Posted by becky at 08:03 PM | cand(2)es


August 01, 2010

loving the two boys of my life. <3

hi. i'm back from india. was there for 9 days. glad to be back. gotta make this short since my back's aching from four hours of chopping garlics. i would seriously want a garlic smasher & chopper for my birthday. yes, that's right. don't need anything fancy. just get me those!

so much more work to do. having some close chums over tomorrow to well, eat at my place. it has been a while since i last had people over.

yesterday was stoney's 5th year with us. sort of like his birthday. i love him to bits, blind or not.

and today's my, wait, i can't recall. what's october (10th month) minus august (8th month). okay. two months difference. my anniversarii with iskii is 1st october. so erm, yea. it's our 58th monthliversarii, i suppose? heh. love you too biits, bii! my two fav boys in my life. ahh... how blissful.

catch you soon. gotta peel potatoes and eggs now. heeeeeelp!

Posted by becky at 03:42 AM | cand(0)es


July 14, 2010

i'm naturally complicated.

why oh why do i always complicate things. or rather, get myself entangled in complicated situations with no simple solutions. seriously, becky ooi is equivalent to complicated issues. i'm like a magnet for complicated stuffs. i wonder why. and the dramas that revolves around it. OMG, don't let me start. can't all the dramas stop? or was i destined to be put in a situation which requires me to be all drama queen. if only i can get an oscar for everytime i go through it...

that aside, i'm back from krabi. ao nang, to be exact. fantastic but not as great as phuket. plenty of food to eat but it's all about the same stuff. pick any stalls and it is most likely to be delicious! i'm amazed at how well everyone can cook in krabi. price wise, cheaper than phuket on most stuff except air flights. anyway, loved the sun. not so much on the sea (it was jellyfish infested) and the beach. sp & i got stung by the damn jellyfish. and to make things worst, germany lost to spain. and it was double the annoyance when damn spain won the worldcup with the idiotic drama queen iniesta scoring the winning goal. what a break i've had these two weeks.


SNEAK PEEK: some of the random photos we took while going on our snorkeling trip around krabi. haven't shared my island photos with the world yet so it's "exclusively" for you loyal readers or random people who came here through google search.

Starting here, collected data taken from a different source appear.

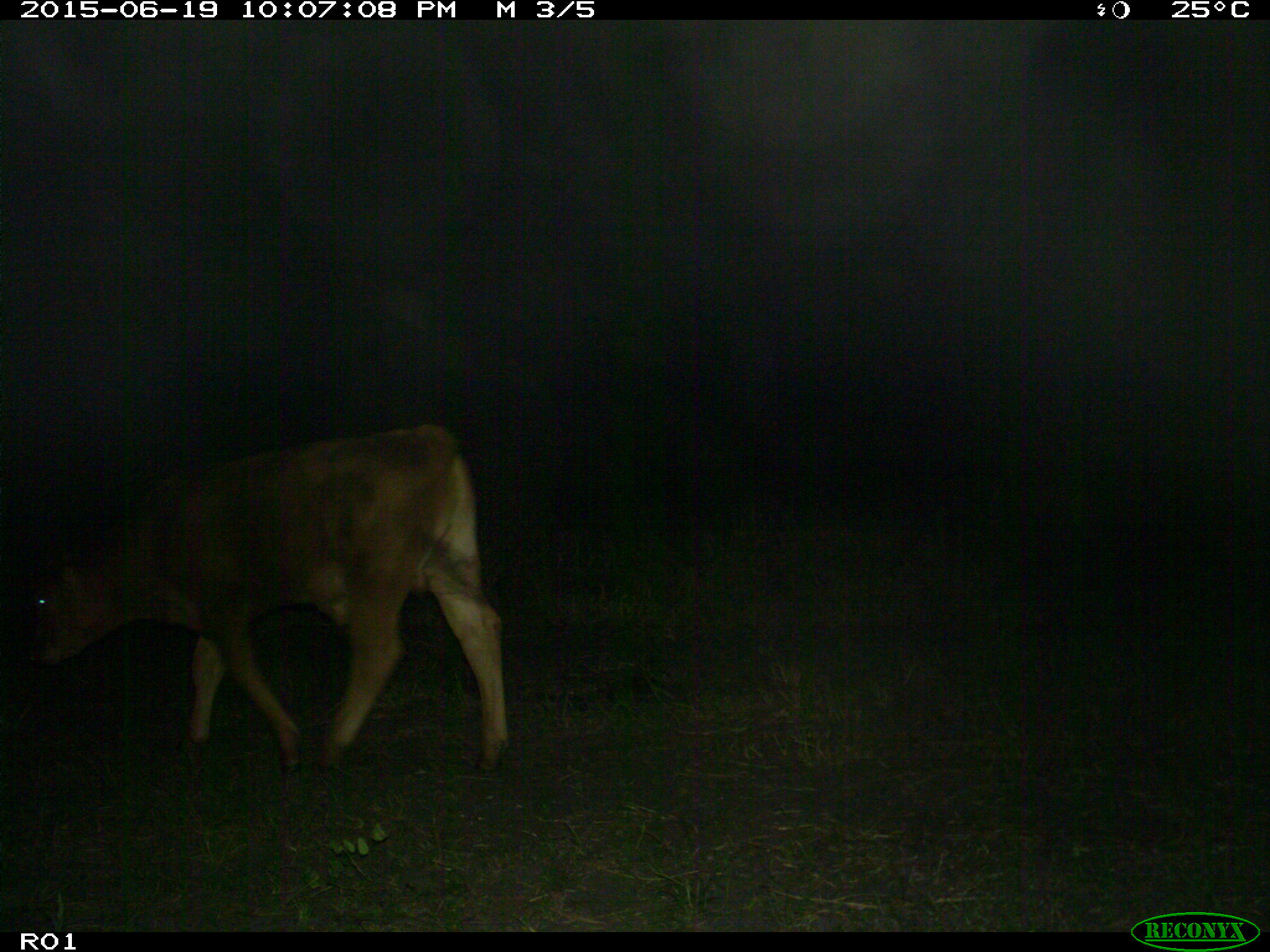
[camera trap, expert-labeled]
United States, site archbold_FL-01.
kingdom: Animalia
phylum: Chordata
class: Mammalia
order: Artiodactyla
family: Bovidae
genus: Bos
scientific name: Bos taurus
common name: domestic cow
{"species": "Bos taurus (domestic cow)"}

nevertheless, krabi was great overall, as you may see from the photos. we were told hong island was the nicest island around (even nicer than phi phi, it seems) but boy that was quite a lie. a huge fat lie. hong island is NOTHING compared to phi phi. seriously, whoever who's heading to krabi/phuket, here's a tip. head to phi phi instead. don't believe what they tell you about hong island. i mean you can compare if for yourself in my facebook albums. happy going through my hundreds of albums before you can find the right albums though. haha!


my crazy obession when i was in ao nang, krabi.

while i was there, i was so obsessed with this ham cheese snack. we've even walked to tens of kilometres searching for it, going through every 7 eleven in the map. that was how obsessed i was.


best noodle in the world!

and the beef ball noodles (or chicken noodles, or beef slices - the thing is, it goes well with all meat!). omfg. it makes me wonder if they put drugs in their broth cos i've never tasted anything so damn bloooooody gooooooood! i came home craving for it. i'm so going to learn how to cook such insanely incredible addictive broth. and maybe, you could be one of the lucky (or unlucky, depending on how it turns out to be) ones to try it. haha.


sunkissed. and feeling extra rejuvenated.

okay, that should be all i'm going to ramble for now. back to reality tomorrow. back to work. yet again, another complicated and twisted situation i'm in. i'll worry about that later. going to enjoy my last few hours before i head back to the cruel industry.